À une époque, percer les tendances était considéré comme l'apanage des visionnaires. Mais aujourd'hui, la vraie tendance semble se dérober dans la non-tendance, où le moins dévoile subtilement le plus. En effet, en vous plongeant dans ce Google Drive qui regorge de +120 rapports sur les tendances de 2024, vous sentirez poindre une indigestion intellectuelle digne des festivités de fin d’année.
À l'origine, j'avais envisagé de rédiger un article, 'Tendances Composites', destiné à souligner les éléments clés de ces rapports de fin d'année. L'idée de développer un agent personnalisé, un rétroviseur révélant les angles morts, m'avait initialement galvanisée, mais en y repensant, je me suis demandée : ne risquais-je pas simplement d'ajouter du bruit au bruit ? De faire ce que tant d'autres vont faire ?
Puis, ce matin, en contemplant un dessin de ma fille (que voici pour vous), j'ai eu un déclic : et si ce que je cherchais à faire était, en réalité, un collage ? D'ailleurs, dans le titre original de mon article, il y a le mot "composite," qui évoque également ce concept, n'est-ce pas ? Peut-être que le collage, dans sa simplicité et sa complexité, est le fil conducteur qui relie tout ? Car je ne cherchais pas simplement une autre tendance – comme vous l’aurez compris, le mot lui-même sonne creux aujourd'hui –, mais un véritable marqueur de notre temps.
Jugez plutôt :
Spotify Wrapped ? Un collage.
Les mèmes ? Un collage.
Threads ? Un collage.
Arc, ce navigateur à la mode ? Un collage.
Amo, le nouveau réseau social des fondateurs de Zenly ? Un collage.
Les deepfakes ? Un collage.
ChatGpt ? Un collage.
La culture du dupe ? Un collage aussi.
…
Le collage, bien qu'ancien dans ses origines, symbolise un contraste saisissant avec la pratique du palimpseste qui caractérisait nos civilisations antérieures, où l'effacement et la superposition étaient monnaie courante. Ce contraste s'est amorcé de manière remarquable au cours du 20ème siècle et continue de gagner en influence.
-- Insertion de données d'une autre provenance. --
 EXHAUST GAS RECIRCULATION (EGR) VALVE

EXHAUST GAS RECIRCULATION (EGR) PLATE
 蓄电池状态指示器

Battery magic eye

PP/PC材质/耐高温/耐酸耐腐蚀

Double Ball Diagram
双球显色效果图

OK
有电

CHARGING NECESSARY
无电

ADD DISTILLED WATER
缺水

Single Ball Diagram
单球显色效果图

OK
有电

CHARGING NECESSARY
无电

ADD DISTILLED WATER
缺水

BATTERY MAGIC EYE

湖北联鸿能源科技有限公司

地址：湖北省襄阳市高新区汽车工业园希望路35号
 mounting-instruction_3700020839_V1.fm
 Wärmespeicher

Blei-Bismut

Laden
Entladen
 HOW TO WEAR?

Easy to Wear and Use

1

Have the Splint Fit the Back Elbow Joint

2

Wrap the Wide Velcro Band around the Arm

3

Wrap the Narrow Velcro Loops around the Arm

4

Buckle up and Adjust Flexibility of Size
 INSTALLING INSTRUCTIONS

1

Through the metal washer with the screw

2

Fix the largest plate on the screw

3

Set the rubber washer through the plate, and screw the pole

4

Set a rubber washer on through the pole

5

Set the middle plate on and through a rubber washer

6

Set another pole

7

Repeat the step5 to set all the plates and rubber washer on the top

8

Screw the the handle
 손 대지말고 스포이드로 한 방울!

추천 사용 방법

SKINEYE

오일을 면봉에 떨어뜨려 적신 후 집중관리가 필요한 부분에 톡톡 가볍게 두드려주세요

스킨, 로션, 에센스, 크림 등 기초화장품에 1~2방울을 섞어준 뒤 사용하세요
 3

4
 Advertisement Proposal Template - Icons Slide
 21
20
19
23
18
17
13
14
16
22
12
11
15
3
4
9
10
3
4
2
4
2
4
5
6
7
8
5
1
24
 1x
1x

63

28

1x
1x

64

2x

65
Mais comment alors stratégiser autour de cette culture du remix, notamment du point de vue des marques ? Comment intégrer et exploiter ce phénomène ?
Autrefois, les marques dictaient une dynamique top-down à leurs consommateurs. Mais avec l'avènement des réseaux sociaux, la donne a changé : la relation est devenue bidirectionnelle. Malgré une montée en puissance de la co-création et de la collaboration ces dernières années, ces initiatives sont souvent restées périphériques, loin d'être at scale. Aujourd'hui marque le début d’une nouvelle ère, celle du 'brand remix'. Ici, les outils d'IA générative ne sont pas simplement des facilitateurs, mais des catalyseurs d'une ère de 'selfpressionnisme', un concept que j'évoque fréquemment.
Dans ce contexte inédit, marques et consommateurs fusionnent dans un espace créatif commun, redéfinissant ensemble les frontières de la création et de l'engagement. Observez les early-adopters : Nike s'immerge dans la culture du remix avec "Swoosh" pour offrir de nouvelles expériences de marque. De même, Google a intégré Emoji Kitchen à Google Search, permettant aux utilisateurs de créer des emojis personnalisés en combinant deux emojis existants. Sans oublier Absolut Vodka, qui en mai 2023 a lancé 'Mix Your Neighborhood' au Canada, collaborant avec les habitants pour créer des cocktails générés par IA, inspirés des caractéristiques uniques de chaque quartier.
Pour approfondir cette réflexion : face au sarcasme suscité par la bûche de Noël (moche) du pâtissier Grolet, ne pourrait-on pas envisager que l'objectif du pâtissier était de provoquer la discussion sur les réseaux sociaux, en incitant à la création de mèmes et de montages humoristiques autour de sa création ? Cela nous ramène au débat éternel : est-ce que tout buzz est bon, même le mauvais, surtout à une époque où tout semble si parfaitement lisse ?
Dans une société en perpétuelle fragmentation identitaire, où chacun puise dans la culture pour façonner sa propre essence, le remix se pose en reflet de notre complexité. Est-il un mouvement cyclique, un retour nostalgique aux racines, ou bien une nouvelle forme d'innovation par l'évocation ? Peut-il également apporter un réconfort dans un monde où la technologie évolue à une vitesse déconcertante ou répondre à notre quête croissante de durabilité ?
Les réponses à ces questions, peut-être insaisissables, pourraient bien être les clés du collage complexe qui reste à créer.
MD
On en revient d’ailleurs aux origines de l’acte créatif : la bisociation! Dans le vocabulaire de Koestler, il y a bisociation quand deux cadres de référence se rencontrent: un collage finalement?